- [Your objective]: Go through each line of the entries below and tally those containing the string "text"; give only the total.

______

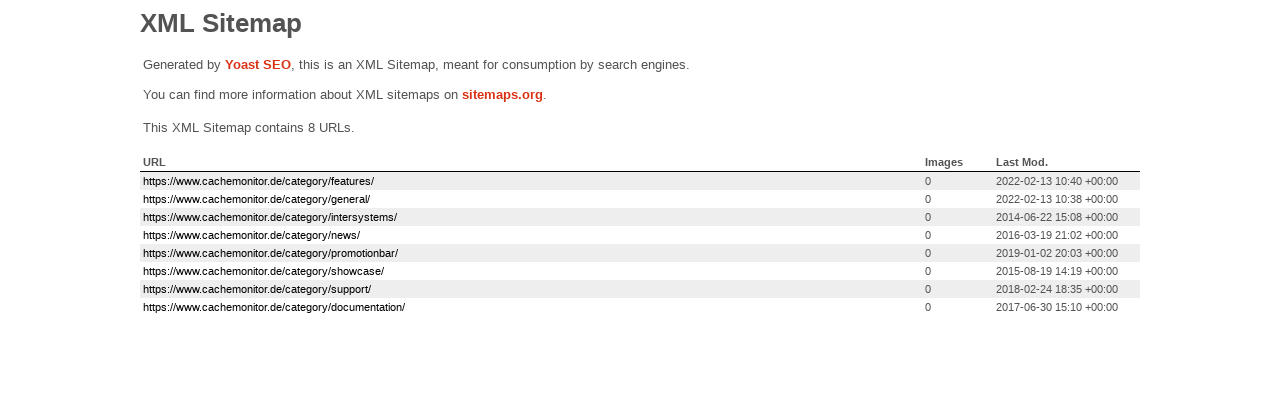

--- FILE ---
content_type: text/xml;charset=UTF-8
request_url: https://www.cachemonitor.de/category-sitemap.xml
body_size: 1556
content:
<?xml version="1.0" encoding="UTF-8"?><?xml-stylesheet type="text/xsl" href="//www.cachemonitor.de/wp-content/plugins/wordpress-seo/css/main-sitemap.xsl"?>
<urlset xmlns:xsi="http://www.w3.org/2001/XMLSchema-instance" xmlns:image="http://www.google.com/schemas/sitemap-image/1.1" xsi:schemaLocation="http://www.sitemaps.org/schemas/sitemap/0.9 http://www.sitemaps.org/schemas/sitemap/0.9/sitemap.xsd http://www.google.com/schemas/sitemap-image/1.1 http://www.google.com/schemas/sitemap-image/1.1/sitemap-image.xsd" xmlns="http://www.sitemaps.org/schemas/sitemap/0.9">
	<url>
		<loc>https://www.cachemonitor.de/category/features/</loc>
		<lastmod>2022-02-13T10:40:45+00:00</lastmod>
	</url>
	<url>
		<loc>https://www.cachemonitor.de/category/general/</loc>
		<lastmod>2022-02-13T10:38:42+00:00</lastmod>
	</url>
	<url>
		<loc>https://www.cachemonitor.de/category/intersystems/</loc>
		<lastmod>2014-06-22T15:08:40+00:00</lastmod>
	</url>
	<url>
		<loc>https://www.cachemonitor.de/category/news/</loc>
		<lastmod>2016-03-19T21:02:26+00:00</lastmod>
	</url>
	<url>
		<loc>https://www.cachemonitor.de/category/promotionbar/</loc>
		<lastmod>2019-01-02T20:03:44+00:00</lastmod>
	</url>
	<url>
		<loc>https://www.cachemonitor.de/category/showcase/</loc>
		<lastmod>2015-08-19T14:19:04+00:00</lastmod>
	</url>
	<url>
		<loc>https://www.cachemonitor.de/category/support/</loc>
		<lastmod>2018-02-24T18:35:58+00:00</lastmod>
	</url>
	<url>
		<loc>https://www.cachemonitor.de/category/documentation/</loc>
		<lastmod>2017-06-30T15:10:44+00:00</lastmod>
	</url>
</urlset>
<!-- XML Sitemap generated by Yoast SEO -->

______

- [Result for this exercise]: 2